Some municipalities in the province are keeping a close eye on the coast as Cyclone Fiona approaches.
“In this particular case, we’re doing a little extra to make sure that people who don’t feel safe in their homes, have a place to go in time for the worst storm to come,” said Barry Carroll. CAO of Guysborough District Municipality.
Guysborough has over 100 kilometers of coastline. Carroll said the municipality expects to be hit hard by the storms and therefore has taken steps to ensure that over two hundred and fifty people will have a place to go this weekend.
“We have set up two safe buildings,” he said. “We encourage people who do not feel safe at home – they live in low-lying areas and are often flooded or near the coast – we encourage them to come to safe buildings where there will be food, warmth, places to sleep.”
Two buildings identified as safe areas are the Chedabucto Lifestyle Complex and the Canso/Hazel Hill fire station.
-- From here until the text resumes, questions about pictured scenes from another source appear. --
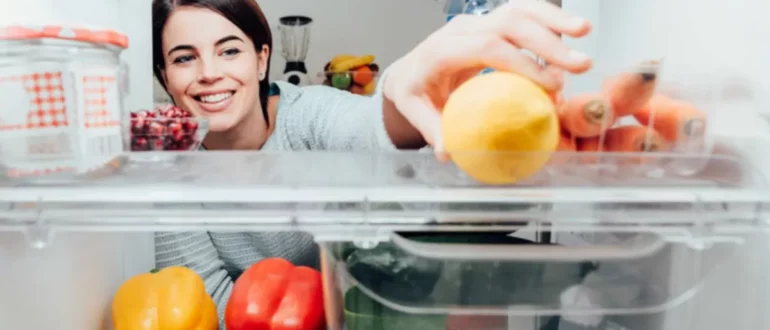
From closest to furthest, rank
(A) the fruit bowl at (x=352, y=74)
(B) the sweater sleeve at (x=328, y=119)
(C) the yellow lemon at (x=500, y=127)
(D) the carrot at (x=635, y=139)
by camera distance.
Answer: (C) the yellow lemon at (x=500, y=127), (D) the carrot at (x=635, y=139), (B) the sweater sleeve at (x=328, y=119), (A) the fruit bowl at (x=352, y=74)

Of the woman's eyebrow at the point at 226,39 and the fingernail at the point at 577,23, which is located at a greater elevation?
the woman's eyebrow at the point at 226,39

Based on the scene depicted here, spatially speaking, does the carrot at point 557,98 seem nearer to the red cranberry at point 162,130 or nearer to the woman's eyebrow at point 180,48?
the red cranberry at point 162,130

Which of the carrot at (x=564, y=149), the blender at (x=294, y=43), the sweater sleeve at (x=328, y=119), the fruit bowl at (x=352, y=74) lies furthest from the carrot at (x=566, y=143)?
the blender at (x=294, y=43)

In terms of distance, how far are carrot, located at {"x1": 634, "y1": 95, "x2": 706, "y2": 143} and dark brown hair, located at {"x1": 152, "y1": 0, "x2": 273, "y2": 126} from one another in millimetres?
637

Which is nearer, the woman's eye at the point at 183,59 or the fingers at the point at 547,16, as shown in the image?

Both open at 6pm on Fridays.
Will Balser, coastal rehabilitation coordinator for the Environmental Action Center, says coastal infrastructure, roads, trails, levees, retaining walls and boardwalks are all at high risk of wave action and erosion.
“If you’re on the south coast of Nova Scotia, or on the east side of Cape Breton expect some serious wave action and erosion because these areas will be under the full force of the storm,” Balser said.
Acadia Center in Lower Sackville, St. Margaret’s Center in Upper Tantallon and the Musquodoboit Harbor Community Center in Musquodoboit Harbor are serving as evacuation centers.
Balser advises anyone who lives near the coast to take a photo before heading out because it doesn’t look the same after a storm.
“Take photos, document changes in your local coastline as these storms become more frequent and stronger, it will be important to understand the different impacts.”